*Task requirements*:
Count the lines of the records that contain the string "further" and reply with that number alone.

*Raw records*:
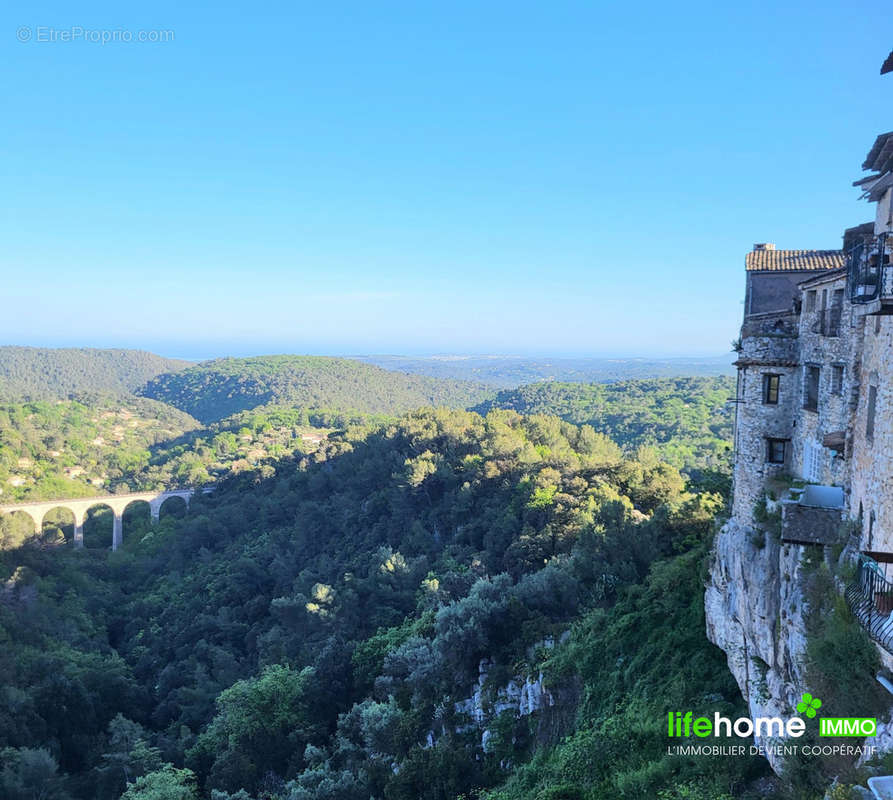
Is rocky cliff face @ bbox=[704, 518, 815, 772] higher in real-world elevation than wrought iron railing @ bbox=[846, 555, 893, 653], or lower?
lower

==

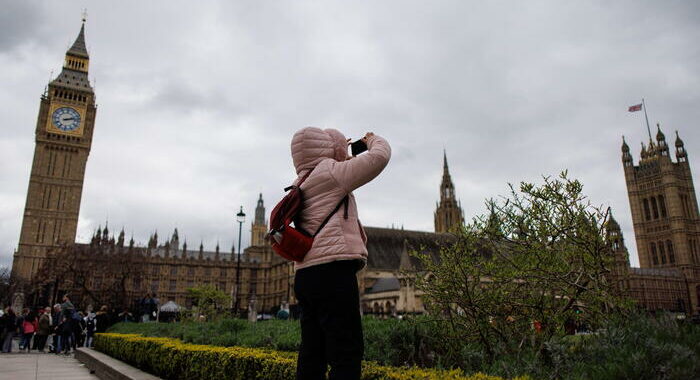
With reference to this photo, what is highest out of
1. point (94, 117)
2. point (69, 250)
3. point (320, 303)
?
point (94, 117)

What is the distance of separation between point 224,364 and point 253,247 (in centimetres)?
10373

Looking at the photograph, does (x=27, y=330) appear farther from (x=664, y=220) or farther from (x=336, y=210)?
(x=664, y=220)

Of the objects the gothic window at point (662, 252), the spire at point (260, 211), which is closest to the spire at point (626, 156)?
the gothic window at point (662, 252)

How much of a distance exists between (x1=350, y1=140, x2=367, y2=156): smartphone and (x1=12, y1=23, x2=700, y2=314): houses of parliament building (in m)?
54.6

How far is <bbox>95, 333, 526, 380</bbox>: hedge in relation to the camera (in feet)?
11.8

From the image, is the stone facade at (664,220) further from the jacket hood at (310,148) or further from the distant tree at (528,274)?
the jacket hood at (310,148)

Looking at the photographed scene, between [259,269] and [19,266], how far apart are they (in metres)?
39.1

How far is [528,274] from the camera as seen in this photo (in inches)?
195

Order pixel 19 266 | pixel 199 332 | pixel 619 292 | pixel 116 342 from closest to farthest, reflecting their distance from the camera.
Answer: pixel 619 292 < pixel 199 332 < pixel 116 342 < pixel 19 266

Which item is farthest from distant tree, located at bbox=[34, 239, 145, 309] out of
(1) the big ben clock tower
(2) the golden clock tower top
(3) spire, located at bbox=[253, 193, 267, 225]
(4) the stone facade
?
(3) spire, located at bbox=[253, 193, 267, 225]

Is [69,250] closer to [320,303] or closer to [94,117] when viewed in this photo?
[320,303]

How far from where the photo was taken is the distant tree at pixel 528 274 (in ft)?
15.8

* * *

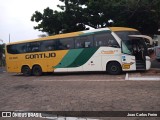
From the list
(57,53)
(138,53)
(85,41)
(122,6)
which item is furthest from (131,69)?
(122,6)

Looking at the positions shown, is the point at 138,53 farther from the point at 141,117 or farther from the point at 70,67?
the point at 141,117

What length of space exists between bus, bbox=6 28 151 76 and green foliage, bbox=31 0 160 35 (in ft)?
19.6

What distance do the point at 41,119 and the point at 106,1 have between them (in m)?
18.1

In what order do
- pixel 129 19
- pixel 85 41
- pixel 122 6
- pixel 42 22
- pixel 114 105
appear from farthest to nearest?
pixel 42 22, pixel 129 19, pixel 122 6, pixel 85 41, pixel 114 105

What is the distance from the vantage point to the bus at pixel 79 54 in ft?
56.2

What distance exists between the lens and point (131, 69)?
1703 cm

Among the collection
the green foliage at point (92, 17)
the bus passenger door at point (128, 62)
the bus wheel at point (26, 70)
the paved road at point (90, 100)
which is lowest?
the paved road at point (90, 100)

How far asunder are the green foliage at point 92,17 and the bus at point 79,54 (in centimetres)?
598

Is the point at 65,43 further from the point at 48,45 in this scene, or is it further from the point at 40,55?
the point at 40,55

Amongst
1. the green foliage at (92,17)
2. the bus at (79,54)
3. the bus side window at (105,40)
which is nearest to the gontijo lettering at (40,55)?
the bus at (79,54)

*Task solution*:
2